La maison Sumian n’ayant pas sollicité le versement d’arrhes à la commande, il nous est agréable d’assurer sa publicité en immortalisant cet instant mémorable où nous allions prendre la direction du Lazaret. C’est aussi l’occasion de remercier le chauffeur, fort sympathique.

 Sur le front de mer, nous étions accueillis  par nos confrères Sacco et Billioud et leurs épouses  qui ont des liens avec ces lieux. Nous pénétrions ensuite dans l’enceinte de cette grotte-musée du Lazaret mais c’est en haut des marches que nous retrouvions le professeur de Lumley.

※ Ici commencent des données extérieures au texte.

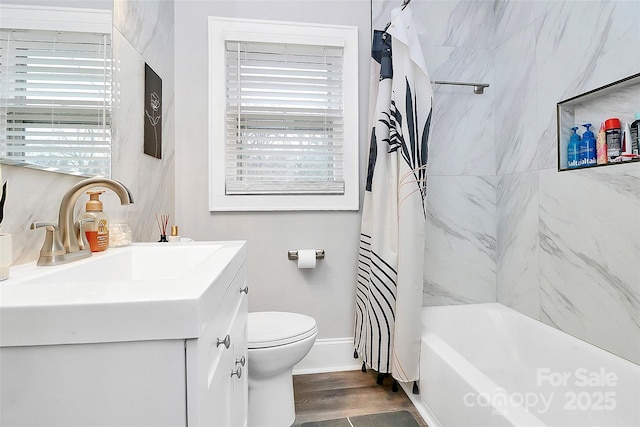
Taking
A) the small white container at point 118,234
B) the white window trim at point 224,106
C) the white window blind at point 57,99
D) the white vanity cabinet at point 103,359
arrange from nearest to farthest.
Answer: the white vanity cabinet at point 103,359, the white window blind at point 57,99, the small white container at point 118,234, the white window trim at point 224,106

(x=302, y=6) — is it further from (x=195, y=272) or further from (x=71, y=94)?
(x=195, y=272)

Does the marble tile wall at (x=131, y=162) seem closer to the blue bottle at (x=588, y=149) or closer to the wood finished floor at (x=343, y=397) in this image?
the wood finished floor at (x=343, y=397)

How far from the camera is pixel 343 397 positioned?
5.65 ft

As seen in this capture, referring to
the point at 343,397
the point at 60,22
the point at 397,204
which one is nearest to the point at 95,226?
the point at 60,22

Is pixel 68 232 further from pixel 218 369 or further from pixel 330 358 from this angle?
pixel 330 358

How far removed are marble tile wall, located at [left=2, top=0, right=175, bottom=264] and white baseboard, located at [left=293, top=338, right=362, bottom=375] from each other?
3.70 ft

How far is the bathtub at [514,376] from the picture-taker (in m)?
1.19

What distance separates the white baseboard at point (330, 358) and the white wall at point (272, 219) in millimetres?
53

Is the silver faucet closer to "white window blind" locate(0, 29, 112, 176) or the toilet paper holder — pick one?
"white window blind" locate(0, 29, 112, 176)

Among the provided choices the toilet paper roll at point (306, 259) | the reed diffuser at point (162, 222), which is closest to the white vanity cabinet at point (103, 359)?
the reed diffuser at point (162, 222)

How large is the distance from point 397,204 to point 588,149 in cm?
84

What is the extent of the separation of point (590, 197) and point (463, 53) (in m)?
1.16

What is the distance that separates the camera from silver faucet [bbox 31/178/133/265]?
83 centimetres

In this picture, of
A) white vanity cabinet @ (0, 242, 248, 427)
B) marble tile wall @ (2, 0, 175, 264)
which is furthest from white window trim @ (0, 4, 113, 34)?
white vanity cabinet @ (0, 242, 248, 427)
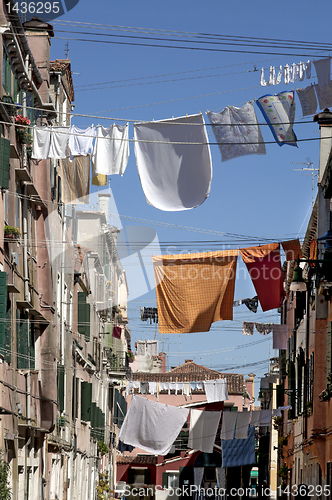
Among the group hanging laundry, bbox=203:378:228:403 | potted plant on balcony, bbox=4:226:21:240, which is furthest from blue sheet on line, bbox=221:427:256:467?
potted plant on balcony, bbox=4:226:21:240

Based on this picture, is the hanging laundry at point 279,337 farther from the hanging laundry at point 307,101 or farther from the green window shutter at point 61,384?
the hanging laundry at point 307,101

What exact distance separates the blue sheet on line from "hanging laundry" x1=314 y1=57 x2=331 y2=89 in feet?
108

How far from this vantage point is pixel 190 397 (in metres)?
54.9

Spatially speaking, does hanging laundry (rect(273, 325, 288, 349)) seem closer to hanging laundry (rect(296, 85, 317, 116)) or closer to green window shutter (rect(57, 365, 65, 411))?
green window shutter (rect(57, 365, 65, 411))

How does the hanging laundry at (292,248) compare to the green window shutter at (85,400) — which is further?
the green window shutter at (85,400)

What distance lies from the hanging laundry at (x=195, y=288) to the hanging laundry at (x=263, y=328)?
35.8 feet

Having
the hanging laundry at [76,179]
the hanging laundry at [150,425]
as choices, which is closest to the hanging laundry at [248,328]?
the hanging laundry at [150,425]

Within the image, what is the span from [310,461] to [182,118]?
12.9 m

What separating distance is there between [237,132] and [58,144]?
12.0 feet

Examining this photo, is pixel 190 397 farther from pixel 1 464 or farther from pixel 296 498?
pixel 1 464

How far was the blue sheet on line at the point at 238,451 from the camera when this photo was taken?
43.1 metres

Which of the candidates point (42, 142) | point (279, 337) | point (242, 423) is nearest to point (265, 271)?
point (42, 142)

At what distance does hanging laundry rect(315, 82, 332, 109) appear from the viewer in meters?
13.4

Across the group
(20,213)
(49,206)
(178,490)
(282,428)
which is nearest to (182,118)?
(20,213)
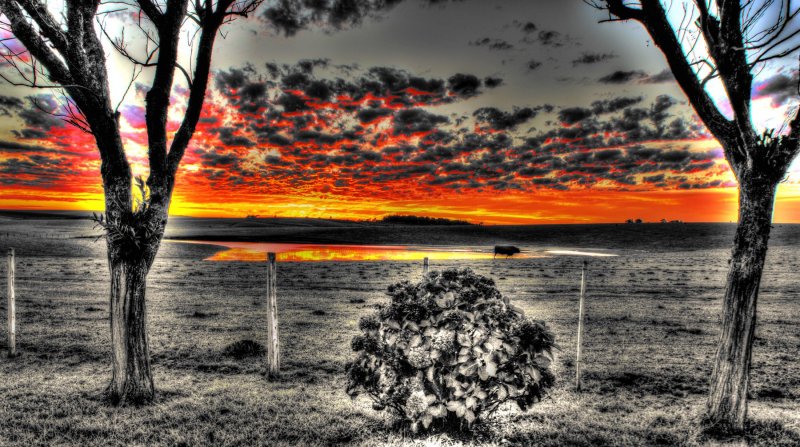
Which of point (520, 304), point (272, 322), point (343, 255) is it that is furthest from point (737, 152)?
point (343, 255)

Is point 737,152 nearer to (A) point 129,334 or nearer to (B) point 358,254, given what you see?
(A) point 129,334

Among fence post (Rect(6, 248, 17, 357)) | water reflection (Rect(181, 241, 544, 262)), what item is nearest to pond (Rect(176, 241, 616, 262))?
water reflection (Rect(181, 241, 544, 262))

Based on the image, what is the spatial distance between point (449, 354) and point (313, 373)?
413cm

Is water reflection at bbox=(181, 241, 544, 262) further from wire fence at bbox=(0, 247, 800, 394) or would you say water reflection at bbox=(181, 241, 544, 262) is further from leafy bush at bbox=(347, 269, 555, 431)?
leafy bush at bbox=(347, 269, 555, 431)

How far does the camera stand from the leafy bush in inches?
180

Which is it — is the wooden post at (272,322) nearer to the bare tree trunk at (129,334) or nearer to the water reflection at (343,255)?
the bare tree trunk at (129,334)

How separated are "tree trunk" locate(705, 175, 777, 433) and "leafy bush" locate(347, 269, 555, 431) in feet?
8.31

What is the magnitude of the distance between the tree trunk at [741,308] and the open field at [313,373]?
0.38 m

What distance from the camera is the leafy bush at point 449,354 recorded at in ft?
15.0

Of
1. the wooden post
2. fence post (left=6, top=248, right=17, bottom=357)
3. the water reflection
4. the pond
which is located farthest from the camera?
the pond

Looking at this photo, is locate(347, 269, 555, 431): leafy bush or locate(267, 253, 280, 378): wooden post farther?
locate(267, 253, 280, 378): wooden post

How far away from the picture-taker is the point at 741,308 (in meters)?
5.59

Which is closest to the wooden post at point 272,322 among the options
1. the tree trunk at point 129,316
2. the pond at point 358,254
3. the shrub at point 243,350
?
the shrub at point 243,350

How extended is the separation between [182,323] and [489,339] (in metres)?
10.1
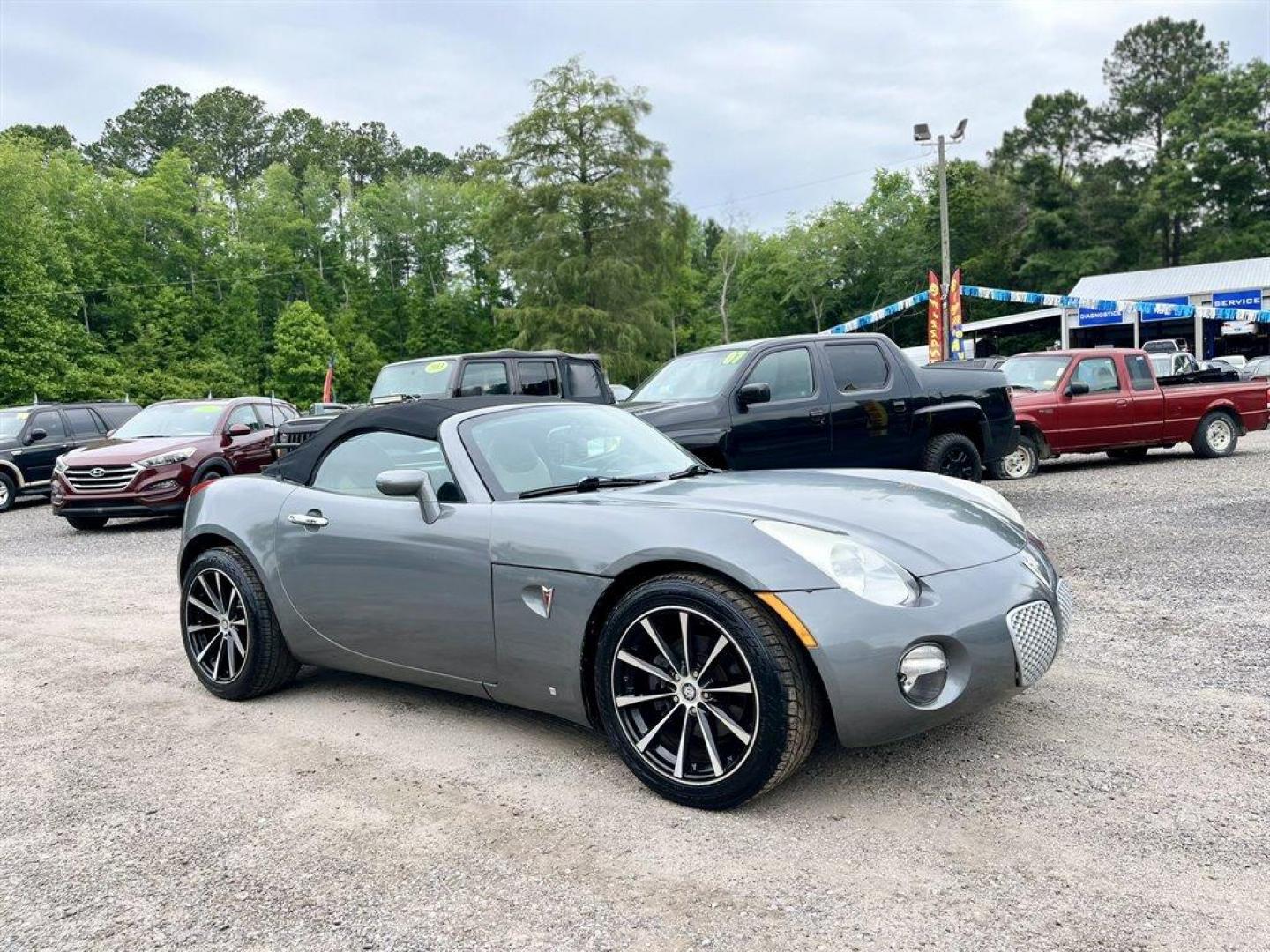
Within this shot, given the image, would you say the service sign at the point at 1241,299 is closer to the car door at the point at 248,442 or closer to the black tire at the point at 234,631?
the car door at the point at 248,442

Ce dernier captiva son auditoire (on n’est pas né et on n’a pas été professeur à Marseille pour rien), et nous rappela, dans ces raccourcis saisissants qui glacent l’auditoire, que nous boirions de l’uranium à midi…que nos ancêtres étaient de fins gourmets qui recherchaient la substantifique moelle…et qu’ils chassaient les cerfs …ce fut l’introduction écoutée religieusement malgré le bruit de fond dont nous a gratifié une classe d’école primaire dans une activité de découverte.

 

La deuxième étape de notre progression se situait à l’entrée de la grotte et fut surtout centrée sur la géologie et la superposition de couches correspondant aux glaciations et réchauffements successifs.

 

Nous étions enfin autorisés à cheminer sur les passerelles qui permettent de découvrir la grotte…nos grands âges ou notre nombre  nous dispensèrent du port du casque ce qui nous épargna les désagréments qu’aurait pu engendrer la présence toujours possible de poux.

 

Très organisé, le professeur de Lumley sut accorder à chacun des acteurs sa place dans la présentation des lieux.

 

 On ne dira jamais assez combien nous sommes redevables d’inestimables découvertes, à ces jeunes accroupis qui effleurent le sol de la grotte munis d’un pinceau alors qu’ils sont conscients de ne pouvoir progresser que de 4 cm de profondeur dans l’année .

 

 

Revenus à la lumière naturelle nous pûmes admirer les trophées comme les  pierres taillées :

 

sans négliger leur processus de fabrication :

 

Puis ce furent les restes d’animaux : bouquetins, éléphants, cerfs…

 

On ne peut affirmer que les présentations et l’évocation des banquets de nos ancêtres aient ouvert l’appétit de notre compagnie mais le repas au Petit Séminaire retiendra l’attention pour la beauté du site.

 

L’activité de l’après-midi nous conduisit au rez-de-chaussée d’un immeuble inesthétique à souhait mais dressé sur un site riche de la découverte d’un des premiers foyers connus : Terra Amata.

 

D’abord confinés dans la salle où sont préservées les collections et où travaillent les chercheurs, nous avons écouté avec attention l’historique de ce musée.

 

La visite aurait pu durer longtemps, fort longtemps car le guide, responsable du site, était marseillais lui aussi, ne s’en cachait pas et le prouvait. Visiblement passionné par sa matière il a fait revivre cette découverte exceptionnelle à la manière d’un roman policier au point qu’il ne lui restait plus qu’un quart d’heure pour nous faire parcourir le musée lui-même.

 

 

 Sur le chemin du retour, une grande place était accordée, dans les discussions, à l’expression de la gratitude des participants envers les organisateurs et en particulier envers notre président. Il est à noter que l’atmosphère fut très conviviale y compris de la part de celles et ceux qui n’appartenaient pas à notre académie et qui se sont si agréablement joints aux membres présents et à leurs conjoints.